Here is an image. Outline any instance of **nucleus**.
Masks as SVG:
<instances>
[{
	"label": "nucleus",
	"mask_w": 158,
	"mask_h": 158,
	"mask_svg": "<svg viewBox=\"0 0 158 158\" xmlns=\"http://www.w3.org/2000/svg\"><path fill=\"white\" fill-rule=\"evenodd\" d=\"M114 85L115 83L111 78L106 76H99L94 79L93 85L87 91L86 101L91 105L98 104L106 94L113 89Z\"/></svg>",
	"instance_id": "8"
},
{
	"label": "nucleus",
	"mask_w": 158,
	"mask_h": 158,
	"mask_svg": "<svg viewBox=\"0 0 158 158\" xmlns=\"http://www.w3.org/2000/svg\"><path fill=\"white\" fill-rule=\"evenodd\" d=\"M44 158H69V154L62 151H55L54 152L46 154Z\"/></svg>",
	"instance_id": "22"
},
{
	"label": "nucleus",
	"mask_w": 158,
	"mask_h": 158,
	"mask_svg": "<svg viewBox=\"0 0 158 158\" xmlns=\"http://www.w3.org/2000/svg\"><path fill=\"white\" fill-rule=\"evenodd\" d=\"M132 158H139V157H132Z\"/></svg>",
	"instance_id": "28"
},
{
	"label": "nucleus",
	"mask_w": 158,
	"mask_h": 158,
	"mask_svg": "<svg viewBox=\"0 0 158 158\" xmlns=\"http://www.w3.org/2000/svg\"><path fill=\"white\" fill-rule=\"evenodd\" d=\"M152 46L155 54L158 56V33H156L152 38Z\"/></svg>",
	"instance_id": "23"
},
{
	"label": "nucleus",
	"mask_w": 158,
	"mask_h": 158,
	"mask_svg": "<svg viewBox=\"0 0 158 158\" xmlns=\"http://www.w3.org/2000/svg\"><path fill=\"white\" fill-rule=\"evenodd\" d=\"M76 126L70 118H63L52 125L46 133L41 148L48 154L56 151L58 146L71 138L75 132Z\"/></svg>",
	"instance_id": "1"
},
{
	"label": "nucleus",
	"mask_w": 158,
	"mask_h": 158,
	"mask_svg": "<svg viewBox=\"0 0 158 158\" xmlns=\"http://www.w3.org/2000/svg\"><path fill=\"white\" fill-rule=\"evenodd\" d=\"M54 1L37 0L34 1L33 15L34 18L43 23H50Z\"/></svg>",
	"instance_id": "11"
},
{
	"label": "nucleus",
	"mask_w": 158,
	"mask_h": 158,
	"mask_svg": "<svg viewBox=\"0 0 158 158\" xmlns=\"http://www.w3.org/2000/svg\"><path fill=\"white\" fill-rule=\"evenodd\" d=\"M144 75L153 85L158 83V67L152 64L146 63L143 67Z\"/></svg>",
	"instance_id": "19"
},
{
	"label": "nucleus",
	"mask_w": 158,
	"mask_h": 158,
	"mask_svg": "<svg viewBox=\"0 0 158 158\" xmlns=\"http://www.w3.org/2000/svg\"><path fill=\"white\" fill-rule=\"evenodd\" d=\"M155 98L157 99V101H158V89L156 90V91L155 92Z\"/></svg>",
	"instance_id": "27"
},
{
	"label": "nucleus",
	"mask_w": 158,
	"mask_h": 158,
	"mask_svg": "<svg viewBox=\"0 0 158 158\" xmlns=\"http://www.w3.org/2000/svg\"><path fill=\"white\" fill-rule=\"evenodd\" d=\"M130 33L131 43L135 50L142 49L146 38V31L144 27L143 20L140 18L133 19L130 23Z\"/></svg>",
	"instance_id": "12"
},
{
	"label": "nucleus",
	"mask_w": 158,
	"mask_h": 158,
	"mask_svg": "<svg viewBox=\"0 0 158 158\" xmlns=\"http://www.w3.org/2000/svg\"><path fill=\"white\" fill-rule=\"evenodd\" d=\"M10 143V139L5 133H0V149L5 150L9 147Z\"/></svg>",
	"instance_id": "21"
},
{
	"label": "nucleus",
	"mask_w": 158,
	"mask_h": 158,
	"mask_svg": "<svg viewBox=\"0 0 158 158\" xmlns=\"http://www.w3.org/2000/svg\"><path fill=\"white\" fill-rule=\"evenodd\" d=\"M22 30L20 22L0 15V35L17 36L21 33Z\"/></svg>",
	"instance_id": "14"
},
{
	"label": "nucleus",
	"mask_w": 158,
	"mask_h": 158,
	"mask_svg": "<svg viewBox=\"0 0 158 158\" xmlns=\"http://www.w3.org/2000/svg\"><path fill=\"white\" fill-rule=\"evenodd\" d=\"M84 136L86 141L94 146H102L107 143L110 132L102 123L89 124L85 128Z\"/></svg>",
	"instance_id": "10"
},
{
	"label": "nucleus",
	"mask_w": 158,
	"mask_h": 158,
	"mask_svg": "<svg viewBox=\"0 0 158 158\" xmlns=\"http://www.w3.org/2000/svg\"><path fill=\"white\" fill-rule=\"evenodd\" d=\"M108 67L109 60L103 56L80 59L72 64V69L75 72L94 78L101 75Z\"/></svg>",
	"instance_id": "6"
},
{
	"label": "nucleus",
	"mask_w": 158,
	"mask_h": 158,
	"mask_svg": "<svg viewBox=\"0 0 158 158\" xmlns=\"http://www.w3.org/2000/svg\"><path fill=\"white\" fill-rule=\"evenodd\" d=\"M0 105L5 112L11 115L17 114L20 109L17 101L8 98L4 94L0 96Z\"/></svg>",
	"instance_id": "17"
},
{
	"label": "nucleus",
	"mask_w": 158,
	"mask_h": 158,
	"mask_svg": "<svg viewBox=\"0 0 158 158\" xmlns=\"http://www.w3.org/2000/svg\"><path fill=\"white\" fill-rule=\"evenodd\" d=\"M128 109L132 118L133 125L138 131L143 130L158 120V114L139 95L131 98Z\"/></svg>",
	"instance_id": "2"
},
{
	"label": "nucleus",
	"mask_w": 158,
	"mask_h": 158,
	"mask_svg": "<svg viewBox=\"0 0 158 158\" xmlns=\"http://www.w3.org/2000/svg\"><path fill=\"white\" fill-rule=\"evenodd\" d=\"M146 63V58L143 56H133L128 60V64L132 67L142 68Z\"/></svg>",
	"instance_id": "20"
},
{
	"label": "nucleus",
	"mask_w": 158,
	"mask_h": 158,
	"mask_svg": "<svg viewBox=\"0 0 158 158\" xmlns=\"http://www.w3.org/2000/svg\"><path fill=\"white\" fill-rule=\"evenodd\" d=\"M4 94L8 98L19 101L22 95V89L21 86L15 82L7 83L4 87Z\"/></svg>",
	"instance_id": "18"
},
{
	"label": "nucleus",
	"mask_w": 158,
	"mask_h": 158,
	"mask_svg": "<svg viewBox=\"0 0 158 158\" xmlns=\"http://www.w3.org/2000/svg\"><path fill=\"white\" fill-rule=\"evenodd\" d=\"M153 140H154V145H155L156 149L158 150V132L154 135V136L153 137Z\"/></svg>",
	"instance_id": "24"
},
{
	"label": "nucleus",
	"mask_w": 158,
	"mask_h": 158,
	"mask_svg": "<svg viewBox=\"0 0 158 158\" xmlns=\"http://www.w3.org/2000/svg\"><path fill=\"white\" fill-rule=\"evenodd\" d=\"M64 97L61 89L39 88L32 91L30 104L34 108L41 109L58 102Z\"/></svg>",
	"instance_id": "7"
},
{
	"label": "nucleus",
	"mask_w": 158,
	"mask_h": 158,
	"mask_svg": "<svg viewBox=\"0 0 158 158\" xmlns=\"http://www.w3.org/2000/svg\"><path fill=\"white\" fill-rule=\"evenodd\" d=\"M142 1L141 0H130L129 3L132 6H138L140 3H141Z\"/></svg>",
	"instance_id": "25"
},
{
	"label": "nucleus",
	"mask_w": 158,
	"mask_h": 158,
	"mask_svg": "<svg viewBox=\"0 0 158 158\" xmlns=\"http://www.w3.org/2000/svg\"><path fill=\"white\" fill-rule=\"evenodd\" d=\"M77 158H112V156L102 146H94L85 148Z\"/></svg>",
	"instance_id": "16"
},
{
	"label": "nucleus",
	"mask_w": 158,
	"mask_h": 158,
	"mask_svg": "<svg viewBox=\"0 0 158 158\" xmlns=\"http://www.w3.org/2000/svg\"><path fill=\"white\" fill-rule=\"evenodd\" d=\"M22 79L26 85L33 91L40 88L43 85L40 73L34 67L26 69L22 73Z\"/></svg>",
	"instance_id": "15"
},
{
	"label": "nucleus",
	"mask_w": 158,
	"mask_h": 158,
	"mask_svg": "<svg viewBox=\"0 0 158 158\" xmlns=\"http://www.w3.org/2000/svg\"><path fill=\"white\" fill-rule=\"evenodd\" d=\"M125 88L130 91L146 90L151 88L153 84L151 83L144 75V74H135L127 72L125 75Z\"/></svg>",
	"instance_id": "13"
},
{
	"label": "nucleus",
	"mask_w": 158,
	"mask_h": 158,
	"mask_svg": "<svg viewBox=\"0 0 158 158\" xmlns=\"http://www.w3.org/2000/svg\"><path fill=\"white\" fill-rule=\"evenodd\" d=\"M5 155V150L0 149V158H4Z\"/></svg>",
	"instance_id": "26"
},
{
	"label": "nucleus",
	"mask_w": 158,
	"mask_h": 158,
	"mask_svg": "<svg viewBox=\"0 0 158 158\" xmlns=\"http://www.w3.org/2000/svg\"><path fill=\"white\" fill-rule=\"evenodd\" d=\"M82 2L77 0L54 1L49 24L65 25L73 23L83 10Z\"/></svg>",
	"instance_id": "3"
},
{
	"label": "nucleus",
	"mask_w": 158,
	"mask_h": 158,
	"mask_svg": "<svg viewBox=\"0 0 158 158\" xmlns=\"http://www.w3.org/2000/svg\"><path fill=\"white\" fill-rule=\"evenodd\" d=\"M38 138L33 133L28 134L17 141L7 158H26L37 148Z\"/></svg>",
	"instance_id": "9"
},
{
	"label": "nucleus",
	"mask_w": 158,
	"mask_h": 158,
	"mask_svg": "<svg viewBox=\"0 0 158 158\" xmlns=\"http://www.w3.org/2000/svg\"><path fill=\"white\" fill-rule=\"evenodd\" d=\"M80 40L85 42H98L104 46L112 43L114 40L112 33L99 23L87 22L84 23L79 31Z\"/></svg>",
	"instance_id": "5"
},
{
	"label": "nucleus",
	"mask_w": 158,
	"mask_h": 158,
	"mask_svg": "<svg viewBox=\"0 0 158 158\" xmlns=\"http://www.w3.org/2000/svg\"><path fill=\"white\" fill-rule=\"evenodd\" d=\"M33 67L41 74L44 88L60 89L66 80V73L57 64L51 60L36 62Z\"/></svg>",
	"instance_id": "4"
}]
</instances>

—————

WRITTEN EXERCISE: Convert the stretch of the listing from its start through the line containing "85L115 83L111 78L106" into a numbered list, one line per item, skipping any blank lines.

REPLY TO THE EXERCISE:
1. Here is an image. Outline any instance of **nucleus**.
2. Masks as SVG:
3. <instances>
4. [{
5. 	"label": "nucleus",
6. 	"mask_w": 158,
7. 	"mask_h": 158,
8. 	"mask_svg": "<svg viewBox=\"0 0 158 158\" xmlns=\"http://www.w3.org/2000/svg\"><path fill=\"white\" fill-rule=\"evenodd\" d=\"M114 85L115 83L111 78L106 76H99L94 79L93 85L87 91L86 101L91 105L98 104L106 94L113 89Z\"/></svg>",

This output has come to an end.